Sandy Springs police Sgt. Ron Momon said the thieves walked into the store and casually grabbed the items, then walked out of the store past cashiers.

Police said they wanted to catch up with the men to find out why they took the products.

-- WSB-TV

Lake Charles Port vessel traffic to double

LAKE CHARLES, La. -- Port of Lake Charles officials said vessel traffic is expected to increase by more than 50 percent over the next five years and double within the decade.

The port released the second of three reports Tuesday during a Harbor and Safety Committee meeting, studying the current and future projections of traffic on the Calcasieu Ship Channel.

The major find of the study is the ship channel can handle additional vessels but dredging and channel widening are needed.

With more than $67 billion worth of projected capital investments in Southwest Louisiana, half of those investments correlate with the port. The influx of channel use is attributed to expanded operations of existing terminals and the construction of several proposed facilities.

-- American Press

Paper: Email alerted VA leader of schedule concern

MONTGOMERY, Ala. -- A newspaper reports that emails it obtained show the director of the Central Alabama Veterans Health Care System learned of concerns about patient scheduling issues in April 2013 -- more than eight months before action was taken.

Director James Talton said he was unable to take action on any "ambiguous statements" staff members emailed him about scheduling problems.

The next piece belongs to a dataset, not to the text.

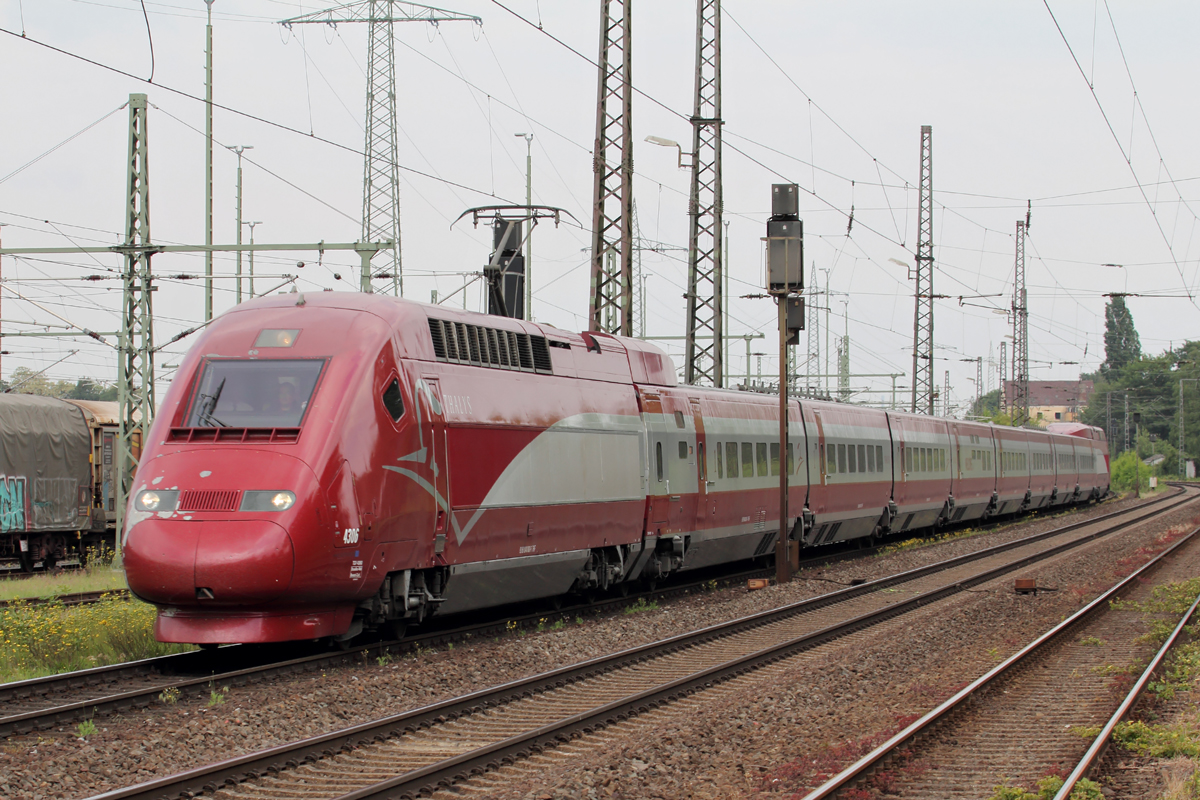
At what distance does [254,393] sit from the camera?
1162 centimetres

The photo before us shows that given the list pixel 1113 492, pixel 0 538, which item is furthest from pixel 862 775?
pixel 1113 492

A June audit by the U.S. Department of Veterans Affairs Office of Inspector General showed employees in the central Alabama system had manipulated records to conceal long waiting periods for veterans seeking medical care.

Talton said the first time he received anything he could take action on was in late December, when an employee brought to his attention paper waiting lists staff used to keep track of patients seeking appointments.